CINÉMA

L’Etrange Festival 2021 – « Barbaque » : Commencer par l’amuse-bouche

©Apollo Films

Fabrice Eboué présente en ouverture de l’Etrange Festival 2021 son film Barbaque, tiré d’une anecdote alors qu’il cuisait un œuf cocotte. Vegans contre bouchers, la guerre est déclarée sur un ton humoristique plutôt bien mené.

Vincent et Sophie tiennent une boucherie en faillite. Le couple, lui aussi, est en crise. Plus de rapports sexuels, des amis concurrents qui font fortune avec une viande bourrée d’OGM, tout s’annonce catastrophique pour ces bouchers aux apparences bien gentilles. Jusqu’au jour où la boutique se fait attaquer par des militants vegans. Vincent se venge et crée une viande de porc d’Iran qui rafle tout un succès auprès de sa clientèle. Le cannibalisme se mêle aux autres thèmes abordés.

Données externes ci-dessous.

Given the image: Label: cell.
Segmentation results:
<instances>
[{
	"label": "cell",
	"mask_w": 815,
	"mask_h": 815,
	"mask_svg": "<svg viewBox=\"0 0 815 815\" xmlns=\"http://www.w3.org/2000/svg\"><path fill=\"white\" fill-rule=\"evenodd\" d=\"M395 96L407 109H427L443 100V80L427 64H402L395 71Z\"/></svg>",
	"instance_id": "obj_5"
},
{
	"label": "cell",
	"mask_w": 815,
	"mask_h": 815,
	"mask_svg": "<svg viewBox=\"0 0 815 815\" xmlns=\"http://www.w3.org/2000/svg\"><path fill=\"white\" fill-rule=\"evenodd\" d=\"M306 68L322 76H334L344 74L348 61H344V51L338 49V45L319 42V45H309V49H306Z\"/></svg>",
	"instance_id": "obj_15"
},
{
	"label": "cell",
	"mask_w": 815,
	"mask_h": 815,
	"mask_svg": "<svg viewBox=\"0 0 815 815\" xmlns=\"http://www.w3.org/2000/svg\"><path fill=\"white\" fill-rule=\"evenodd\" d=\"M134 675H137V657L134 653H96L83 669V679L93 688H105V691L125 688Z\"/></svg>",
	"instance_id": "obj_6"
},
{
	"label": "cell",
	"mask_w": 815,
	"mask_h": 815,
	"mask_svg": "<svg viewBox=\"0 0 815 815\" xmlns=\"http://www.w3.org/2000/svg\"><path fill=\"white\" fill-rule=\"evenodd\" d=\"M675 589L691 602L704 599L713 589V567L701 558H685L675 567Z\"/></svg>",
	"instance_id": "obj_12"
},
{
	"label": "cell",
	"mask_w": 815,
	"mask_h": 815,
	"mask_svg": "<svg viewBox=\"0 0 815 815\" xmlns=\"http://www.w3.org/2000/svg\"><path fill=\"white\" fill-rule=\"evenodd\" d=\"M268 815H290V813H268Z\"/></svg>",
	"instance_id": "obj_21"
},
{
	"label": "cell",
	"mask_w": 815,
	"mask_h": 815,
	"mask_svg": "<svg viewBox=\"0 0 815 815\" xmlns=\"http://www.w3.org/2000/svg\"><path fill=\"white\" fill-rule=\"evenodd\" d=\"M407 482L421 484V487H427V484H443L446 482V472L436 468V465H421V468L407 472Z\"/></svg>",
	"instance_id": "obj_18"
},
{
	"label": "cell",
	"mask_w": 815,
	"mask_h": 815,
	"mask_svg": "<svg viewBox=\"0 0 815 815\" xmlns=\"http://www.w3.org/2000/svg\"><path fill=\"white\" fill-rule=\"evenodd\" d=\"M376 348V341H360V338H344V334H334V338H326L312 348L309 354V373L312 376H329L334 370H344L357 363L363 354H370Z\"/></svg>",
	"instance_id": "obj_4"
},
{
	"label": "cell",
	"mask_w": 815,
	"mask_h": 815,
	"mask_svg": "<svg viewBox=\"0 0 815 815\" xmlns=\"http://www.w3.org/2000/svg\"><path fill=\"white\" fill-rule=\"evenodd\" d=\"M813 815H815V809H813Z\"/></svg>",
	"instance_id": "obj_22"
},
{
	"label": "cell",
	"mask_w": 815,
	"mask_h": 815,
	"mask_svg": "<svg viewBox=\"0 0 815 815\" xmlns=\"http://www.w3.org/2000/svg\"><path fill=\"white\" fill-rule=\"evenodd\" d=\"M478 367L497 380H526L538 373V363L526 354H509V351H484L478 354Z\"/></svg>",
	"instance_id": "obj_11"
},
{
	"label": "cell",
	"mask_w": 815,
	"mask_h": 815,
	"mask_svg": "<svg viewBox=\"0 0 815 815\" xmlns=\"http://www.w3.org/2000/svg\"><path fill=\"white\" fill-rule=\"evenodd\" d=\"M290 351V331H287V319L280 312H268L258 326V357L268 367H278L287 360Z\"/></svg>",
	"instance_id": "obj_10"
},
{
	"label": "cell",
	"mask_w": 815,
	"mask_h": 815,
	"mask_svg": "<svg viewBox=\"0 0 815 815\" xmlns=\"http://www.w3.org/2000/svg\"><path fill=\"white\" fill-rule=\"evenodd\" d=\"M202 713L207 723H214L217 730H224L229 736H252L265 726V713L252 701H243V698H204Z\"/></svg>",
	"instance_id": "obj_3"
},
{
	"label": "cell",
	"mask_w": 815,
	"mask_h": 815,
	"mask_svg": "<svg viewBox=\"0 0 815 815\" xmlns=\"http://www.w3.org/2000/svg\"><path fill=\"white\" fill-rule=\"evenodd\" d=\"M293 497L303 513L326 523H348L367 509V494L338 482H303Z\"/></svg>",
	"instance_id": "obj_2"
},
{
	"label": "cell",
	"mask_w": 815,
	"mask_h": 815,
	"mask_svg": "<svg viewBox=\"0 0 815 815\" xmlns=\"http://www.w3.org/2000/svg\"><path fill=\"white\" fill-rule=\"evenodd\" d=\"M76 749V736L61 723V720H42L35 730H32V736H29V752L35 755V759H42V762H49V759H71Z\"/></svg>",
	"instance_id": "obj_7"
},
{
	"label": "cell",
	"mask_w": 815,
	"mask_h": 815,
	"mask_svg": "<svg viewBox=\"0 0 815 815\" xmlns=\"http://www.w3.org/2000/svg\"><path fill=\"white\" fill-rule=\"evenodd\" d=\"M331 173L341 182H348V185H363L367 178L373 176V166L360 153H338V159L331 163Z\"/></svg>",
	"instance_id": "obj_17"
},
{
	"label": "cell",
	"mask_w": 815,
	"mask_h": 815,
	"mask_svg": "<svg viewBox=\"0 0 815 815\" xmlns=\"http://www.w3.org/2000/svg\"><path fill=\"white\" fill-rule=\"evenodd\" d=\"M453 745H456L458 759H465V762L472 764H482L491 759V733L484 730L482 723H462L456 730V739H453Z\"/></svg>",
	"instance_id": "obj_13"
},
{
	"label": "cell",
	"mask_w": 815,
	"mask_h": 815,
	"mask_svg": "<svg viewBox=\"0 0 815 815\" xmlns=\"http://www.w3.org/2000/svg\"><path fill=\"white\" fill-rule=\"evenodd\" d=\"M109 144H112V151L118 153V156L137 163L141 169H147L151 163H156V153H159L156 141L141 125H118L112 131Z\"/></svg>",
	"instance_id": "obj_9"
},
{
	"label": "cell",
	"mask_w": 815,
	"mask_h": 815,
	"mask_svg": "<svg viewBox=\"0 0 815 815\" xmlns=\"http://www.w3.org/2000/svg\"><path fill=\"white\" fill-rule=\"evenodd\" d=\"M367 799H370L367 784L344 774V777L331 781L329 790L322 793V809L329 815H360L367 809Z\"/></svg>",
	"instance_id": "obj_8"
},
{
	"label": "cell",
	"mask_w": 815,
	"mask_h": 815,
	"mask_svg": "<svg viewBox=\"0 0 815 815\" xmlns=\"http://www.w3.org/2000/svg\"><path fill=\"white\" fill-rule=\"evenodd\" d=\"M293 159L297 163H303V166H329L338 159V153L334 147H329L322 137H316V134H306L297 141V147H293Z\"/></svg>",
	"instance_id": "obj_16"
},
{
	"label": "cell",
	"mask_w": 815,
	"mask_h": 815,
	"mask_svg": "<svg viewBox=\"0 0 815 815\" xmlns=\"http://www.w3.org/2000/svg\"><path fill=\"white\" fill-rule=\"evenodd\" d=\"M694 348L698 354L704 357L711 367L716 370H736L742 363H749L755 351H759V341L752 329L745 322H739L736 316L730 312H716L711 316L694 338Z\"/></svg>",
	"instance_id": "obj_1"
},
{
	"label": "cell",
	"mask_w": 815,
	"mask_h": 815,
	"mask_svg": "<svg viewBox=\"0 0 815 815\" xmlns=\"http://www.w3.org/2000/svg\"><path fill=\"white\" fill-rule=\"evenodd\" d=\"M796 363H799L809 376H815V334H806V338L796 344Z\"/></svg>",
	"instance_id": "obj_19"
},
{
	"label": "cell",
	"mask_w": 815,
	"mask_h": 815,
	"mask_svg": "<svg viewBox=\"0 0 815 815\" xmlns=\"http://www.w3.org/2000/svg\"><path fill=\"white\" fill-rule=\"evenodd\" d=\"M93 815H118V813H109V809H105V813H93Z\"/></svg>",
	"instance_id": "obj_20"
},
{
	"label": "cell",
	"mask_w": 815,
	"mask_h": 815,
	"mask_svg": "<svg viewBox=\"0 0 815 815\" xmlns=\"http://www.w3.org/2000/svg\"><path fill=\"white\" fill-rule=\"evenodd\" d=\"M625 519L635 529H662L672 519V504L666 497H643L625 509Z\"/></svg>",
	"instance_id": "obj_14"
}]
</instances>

Toujours avec un humour pointilleux, le réalisateur fait entrer le film dans un cinéma de genre habile et qui ne déçoit pas. La nouvelle problématique du couple, qui se retrouve propulsé dans un Bonnie and Clyde des temps modernes, c’est de se fournir ce porc d’Iran/vegans. On suit alors les épopées des bouchers serial killers qui font s’esclaffer leur public par des enchaînements de comiques de situations. Entre comédie et gore, le ton balance, mais ne se perd jamais.

Vers un cinéma de genre

Si le sujet n’est pas des plus originaux, Fabrice Eboué sort de ses films grand public pour une œuvre plus genrée, plus étrange. On frôle l’absurde, à peine le gore, on touche du doigt le thriller, tout en restant bien positionné dans le comique. Les réparties sont aiguisées et les deux personnages oscillent entre un jeu d’amour et de haine. Les clichés sont parfois évoqués mais le réalisateur et humoriste ne s’y attarde pas. Il évite ainsi le ton de l’humour lourd de nombreuses des comédies françaises. Marina Foïs incarne parfaitement l’épouse renfrognée, lasse, et autoritaire. Face à elle, Fabrice Eboué tient le rôle du mari ennuyant, maladroit et obéissant.

Si le ton léger et divertissant du film est apprécié, un véritable traitement de fond du sujet semble manquer. Survolés, mais non creusés, les thèmes de la surconsommation de la viande, de la maltraitance animale auraient pu marquer les esprits et faire perdurer le film, post-visionnage. Mais le réalisateur fait le choix de ne pas faire une œuvre social et se cantonne au divertissement. On salue donc la touche spéciale, qui en fait un film de genre : ces têtes fendues d’une hache et ces yeux percés par un crochet, sous un esclandre de rire général.